Timestamp Converter

Convert Unix timestamps to human-readable dates and vice versa.

Current Time

Unix Timestamp:
ISO 8601:
Local:4/17/2026, 12:03:55 PM

💡 Tip: Unix timestamp is the number of seconds since January 1, 1970 00:00:00 UTC. Click any timestamp to copy it!

Unix Timestamp Reference Guide

1. Enter a timestamp

Paste a Unix timestamp (seconds or milliseconds) into the input field. The converter automatically detects whether it is in seconds (10 digits) or milliseconds (13 digits) and converts it to a human-readable date.

2. Or enter a date

Select a date and time from the date picker and the tool will convert it to a Unix timestamp in both seconds and milliseconds — ready to use in your code or database queries.

3. Copy the result

Copy the converted timestamp or date. Use it in SQL queries, API requests, log analysis, or anywhere you need to work with Unix time.

Notable Unix Timestamps

TimestampDate (UTC)Significance
0Jan 1, 1970 00:00:00Unix epoch — the starting point of Unix time
1000000000Sep 9, 2001 01:46:40Unix time hit 1 billion
1234567890Feb 13, 2009 23:31:30Famous "1234567890" milestone
1700000000Nov 14, 2023 22:13:20Recent reference point
2000000000May 18, 2033 03:33:20Unix time will hit 2 billion
2147483647Jan 19, 2038 03:14:07Maximum 32-bit signed integer — "Year 2038 problem"

Get Current Timestamp in Code

JavaScript
Math.floor(Date.now() / 1000)  // seconds
Date.now()                      // milliseconds
Python
import time
time.time()         # seconds (float)
int(time.time())    # seconds (int)
PHP
time();               // seconds
microtime(true);      // microseconds
SQL (MySQL)
UNIX_TIMESTAMP()      -- current timestamp
FROM_UNIXTIME(ts)     -- convert to datetime
Go
time.Now().Unix()     // seconds
time.Now().UnixMilli() // milliseconds
C# / .NET
DateTimeOffset.UtcNow.ToUnixTimeSeconds()
DateTimeOffset.UtcNow.ToUnixTimeMilliseconds()

What is a Unix Timestamp?

A Unix timestamp (also called epoch time or POSIX time) is the number of seconds that have elapsed since January 1, 1970, 00:00:00 UTC — a point in time known as the Unix epoch. It is completely timezone-independent, which is why it is the preferred way to store and transmit time in software systems.
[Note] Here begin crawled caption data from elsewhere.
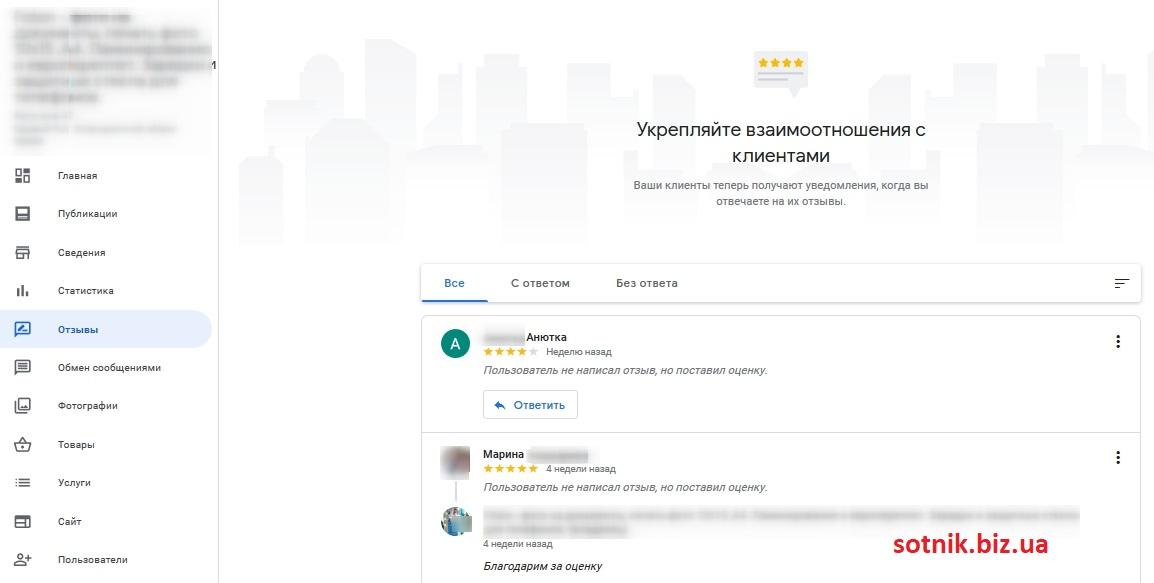 гугл мой бизнес отзывы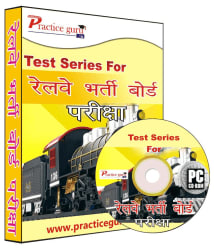 Topic wise tests for Rrb Railway - Computer based - self evaluation, results and solutions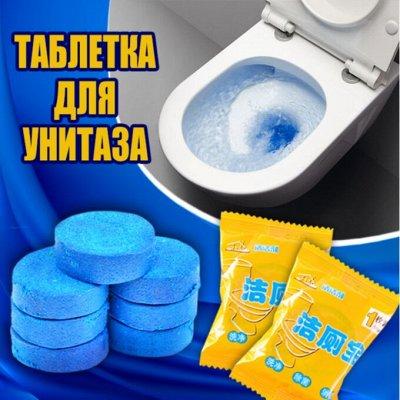 Мойдодыр. Популярная бытовая химия для чистоты дома — Таблетки, стикеры и ароматизаторы для унитаза
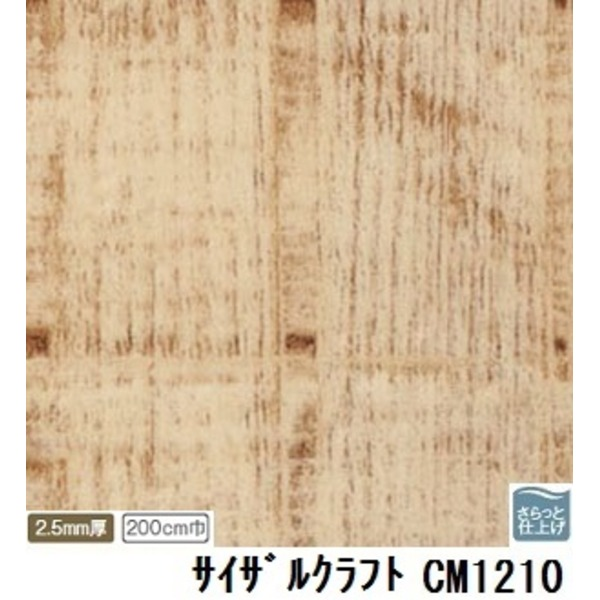 【送料無料】サンゲツ 店舗用クッションフロア サイザルクラフト 品番CM-1210 サイズ 200cm巾×5m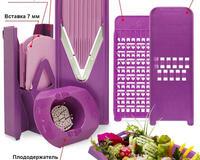 Набор овощерезки из 10 пр. тёрка и аксессуары купить онлайн id326342055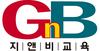 지앤비교육(주)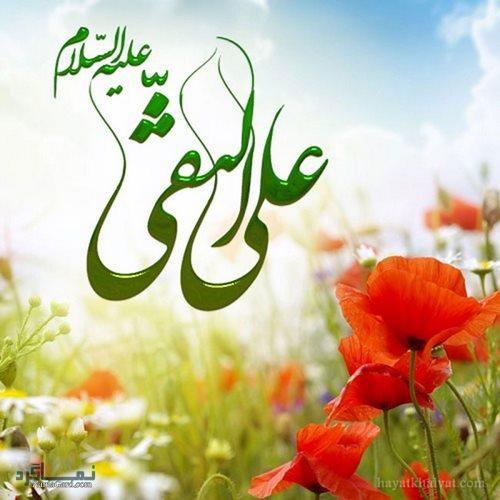 عکس های زیبا برای تولد امام هادی (تم قرمز)
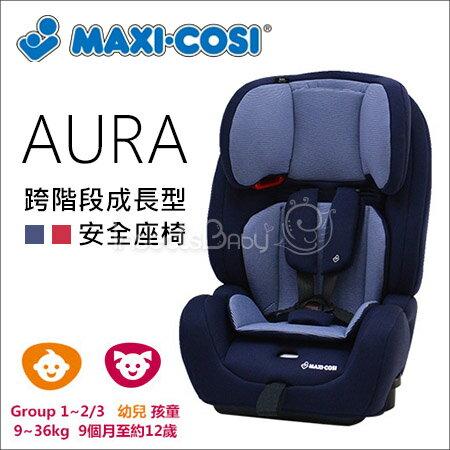 ?蟲寶寶?【荷蘭MAXI-COSI】AURA 9KG~36KG跨階段成長型汽車座椅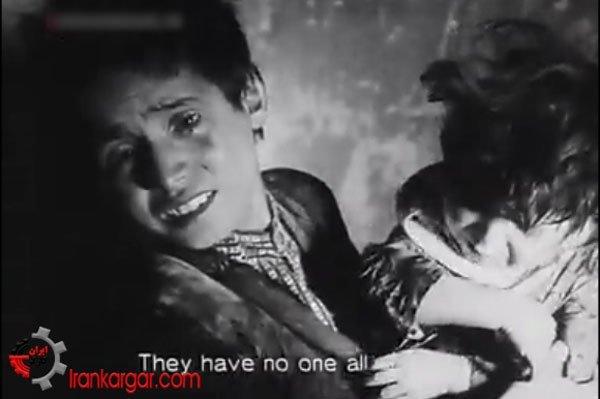 فیلم کمتر دیده شده از تهران در دهه ۴۰، که تا سالها توقیف و پخش آن ممنوع شده بود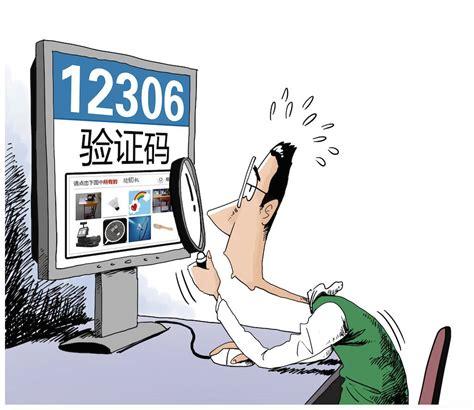 12306人工服务电话12306有人工回答的服务吗?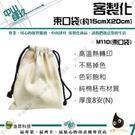 客製化-帆布束口袋(約15cmX20cm)-M110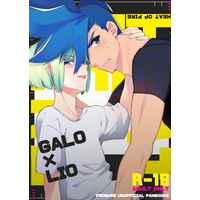 [Boys Love (Yaoi) : R18] Doujinshi - Promare / Galo x Lio (HEAT OF FIRE) / P.G.F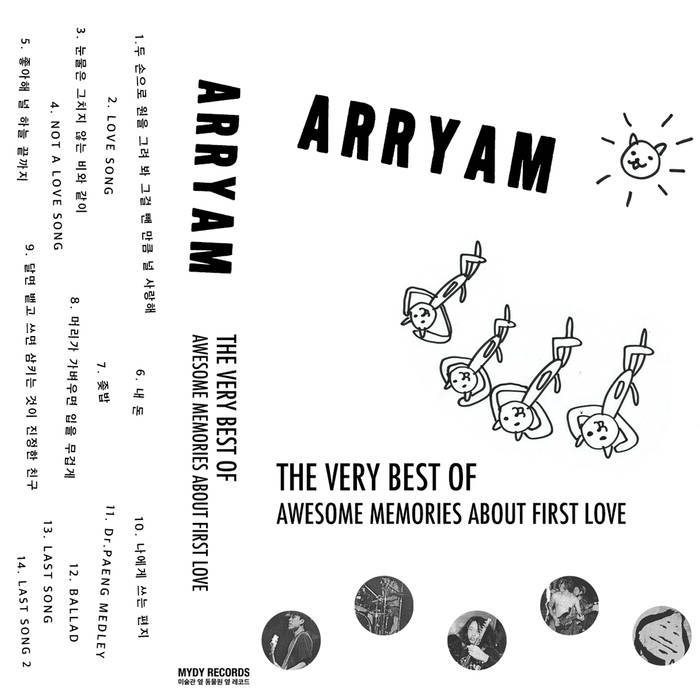 arryam.jpg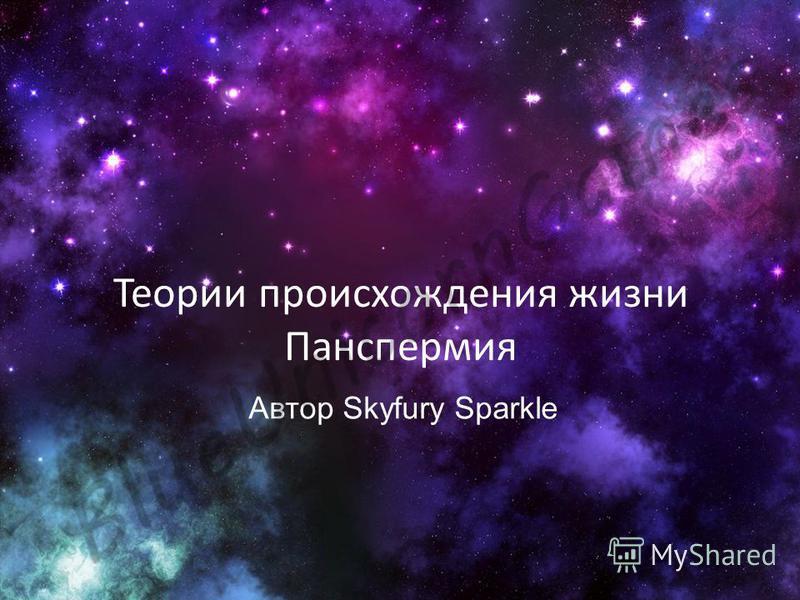 Автор Skyfury Sparkle Теории происхождения жизни Панспермия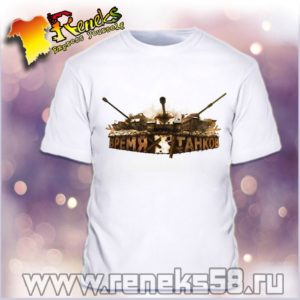 Футболка World Of Tanks время танков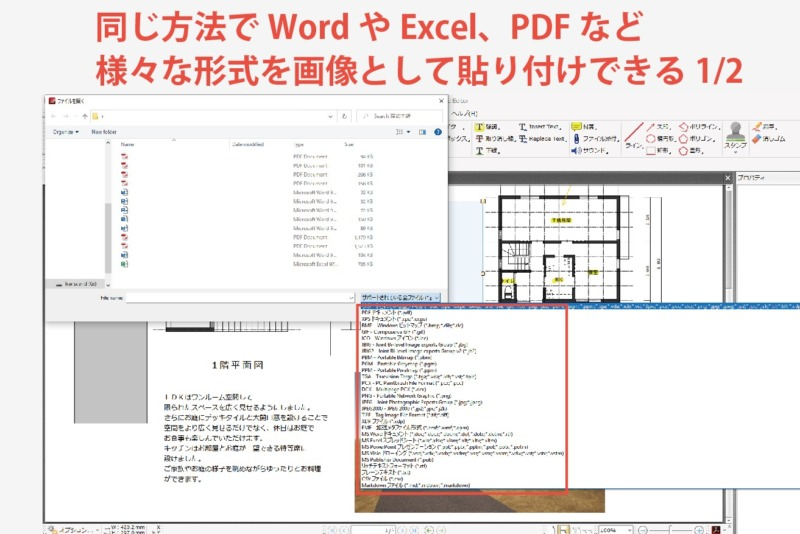 pdfにword,excel貼り付け1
Unix timestamps are used everywhere in software: database records store created_at and updated_at as timestamps, API responses include timestamps for events, log files record timestamps for debugging, and JWT tokens use timestamps for expiry (exp) and issue time (iat).

The Year 2038 problem arises because many older systems store Unix timestamps as 32-bit signed integers, which can only hold values up to 2,147,483,647 — corresponding to January 19, 2038. Modern systems use 64-bit integers, which can represent dates billions of years in the future.